Schlecht konzipierte Studien
Auch die Einnahme von Selen, das lange Zeit als präventiv galt, ist seit Publikation der SELECT-Studie (Selenium and Vitamin E Cancer Prevention Trial) umstritten. Danach ist das Risiko sowohl für Karzinome als auch für Herz-Kreislauf-Erkrankungen bei Serumkonzentrationen zwischen 120 und 150 µg/ml leicht erhöht. Eine Selen-Einnahme sollte deshalb nur unter Laborkontrolle erfolgen.

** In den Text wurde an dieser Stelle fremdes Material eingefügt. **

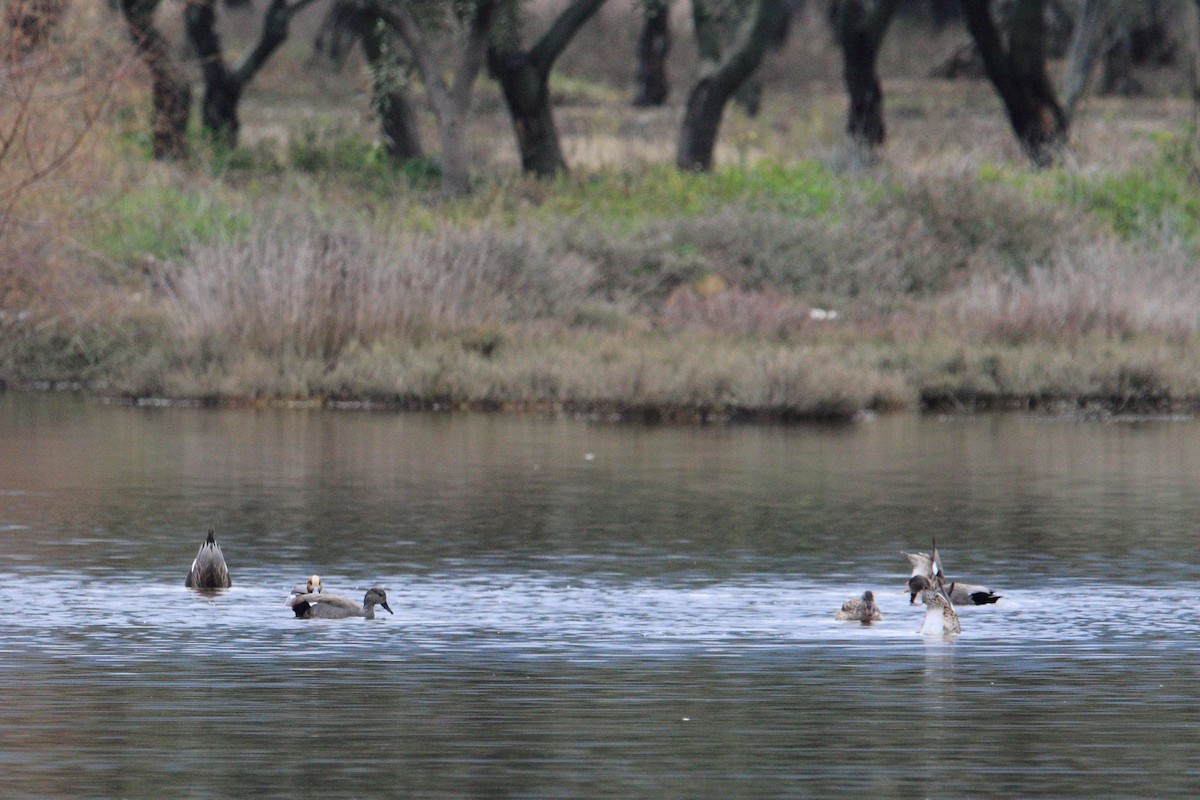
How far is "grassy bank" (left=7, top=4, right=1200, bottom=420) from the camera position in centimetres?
2850

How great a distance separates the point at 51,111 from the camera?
2709 cm

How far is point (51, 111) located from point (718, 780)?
1921cm

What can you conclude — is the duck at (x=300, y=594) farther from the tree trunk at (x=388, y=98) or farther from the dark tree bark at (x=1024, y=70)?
the dark tree bark at (x=1024, y=70)

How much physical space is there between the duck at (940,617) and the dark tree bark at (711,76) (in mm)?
30483

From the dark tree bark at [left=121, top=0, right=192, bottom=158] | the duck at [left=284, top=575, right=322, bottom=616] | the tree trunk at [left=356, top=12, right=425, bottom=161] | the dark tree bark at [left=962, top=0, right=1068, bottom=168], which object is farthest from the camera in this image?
the dark tree bark at [left=962, top=0, right=1068, bottom=168]

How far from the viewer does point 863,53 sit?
4466 centimetres

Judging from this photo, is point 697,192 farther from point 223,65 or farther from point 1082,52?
point 1082,52

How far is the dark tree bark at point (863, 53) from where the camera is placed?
44469 mm

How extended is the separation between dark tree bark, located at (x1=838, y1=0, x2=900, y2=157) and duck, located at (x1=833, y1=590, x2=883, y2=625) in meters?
31.4

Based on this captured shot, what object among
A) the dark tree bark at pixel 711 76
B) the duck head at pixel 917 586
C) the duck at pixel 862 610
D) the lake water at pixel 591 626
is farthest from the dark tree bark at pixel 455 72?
the duck at pixel 862 610

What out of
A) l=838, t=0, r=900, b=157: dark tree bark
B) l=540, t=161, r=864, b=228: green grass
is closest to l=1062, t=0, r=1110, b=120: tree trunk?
l=838, t=0, r=900, b=157: dark tree bark

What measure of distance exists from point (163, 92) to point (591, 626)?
98.7 feet

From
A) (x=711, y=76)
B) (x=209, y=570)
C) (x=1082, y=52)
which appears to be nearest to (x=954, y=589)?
(x=209, y=570)

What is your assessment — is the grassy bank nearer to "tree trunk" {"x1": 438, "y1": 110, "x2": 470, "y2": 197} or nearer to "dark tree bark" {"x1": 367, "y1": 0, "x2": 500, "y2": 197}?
"tree trunk" {"x1": 438, "y1": 110, "x2": 470, "y2": 197}
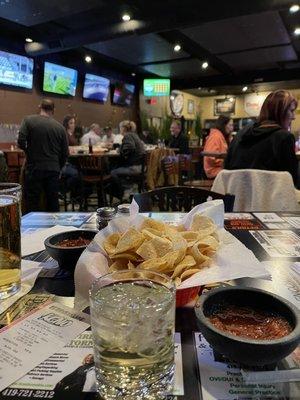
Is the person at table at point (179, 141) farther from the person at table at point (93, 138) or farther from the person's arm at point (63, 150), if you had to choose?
the person's arm at point (63, 150)

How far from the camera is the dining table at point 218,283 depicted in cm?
51

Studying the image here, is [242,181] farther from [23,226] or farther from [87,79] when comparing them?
[87,79]

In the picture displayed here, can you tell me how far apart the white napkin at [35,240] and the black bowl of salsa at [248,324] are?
696mm

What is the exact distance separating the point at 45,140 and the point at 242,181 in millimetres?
2805

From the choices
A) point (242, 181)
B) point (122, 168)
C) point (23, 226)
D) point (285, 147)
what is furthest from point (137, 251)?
point (122, 168)

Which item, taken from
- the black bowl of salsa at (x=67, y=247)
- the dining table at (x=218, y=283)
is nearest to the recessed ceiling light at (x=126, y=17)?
the dining table at (x=218, y=283)

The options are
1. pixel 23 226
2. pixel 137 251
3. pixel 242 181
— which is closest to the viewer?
pixel 137 251

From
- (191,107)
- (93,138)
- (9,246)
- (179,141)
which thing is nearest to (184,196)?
(9,246)

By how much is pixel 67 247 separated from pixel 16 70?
695 cm

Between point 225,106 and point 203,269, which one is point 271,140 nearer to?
point 203,269

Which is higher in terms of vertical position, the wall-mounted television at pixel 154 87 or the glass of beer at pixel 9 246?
the wall-mounted television at pixel 154 87

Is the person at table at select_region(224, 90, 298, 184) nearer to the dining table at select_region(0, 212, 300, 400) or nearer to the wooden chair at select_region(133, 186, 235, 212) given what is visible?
the wooden chair at select_region(133, 186, 235, 212)

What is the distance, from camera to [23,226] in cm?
144

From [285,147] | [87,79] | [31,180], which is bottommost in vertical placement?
[31,180]
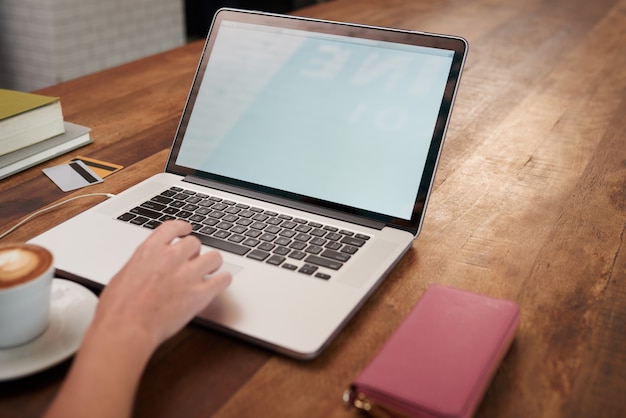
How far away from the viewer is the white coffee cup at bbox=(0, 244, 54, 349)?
571mm

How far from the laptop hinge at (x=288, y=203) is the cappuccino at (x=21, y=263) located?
0.34 meters

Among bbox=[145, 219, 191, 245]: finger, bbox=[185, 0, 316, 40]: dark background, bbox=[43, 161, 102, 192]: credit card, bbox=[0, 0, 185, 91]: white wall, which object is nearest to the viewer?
bbox=[145, 219, 191, 245]: finger

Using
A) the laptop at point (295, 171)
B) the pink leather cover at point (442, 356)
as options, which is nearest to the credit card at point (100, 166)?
the laptop at point (295, 171)

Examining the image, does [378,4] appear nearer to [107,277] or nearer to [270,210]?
[270,210]

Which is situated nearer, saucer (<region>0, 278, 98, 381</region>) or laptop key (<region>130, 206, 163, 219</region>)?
saucer (<region>0, 278, 98, 381</region>)

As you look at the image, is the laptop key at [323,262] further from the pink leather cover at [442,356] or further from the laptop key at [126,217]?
the laptop key at [126,217]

Zur Bewertung der Effektivität von Mistelpräparaten liegen nach Angaben von Dr. med. Pamela Aidelsburger, Geschäftsführerin der Carem GmbH, sowohl Primärstudien als auch systematische Reviews und Health-Technology-Assessment-Berichte vor. Die Mehrzahl kommt zu dem Schluss, dass die Evidenz nicht ausreicht, zu einer eindeutig positiven oder negativen Empfehlung für die Misteltherapie zu gelangen. Aidelsburger kritisierte, dass neuere Mistel-Studien methodisch schlecht konzipiert wurden und damit letztlich wertlos sind.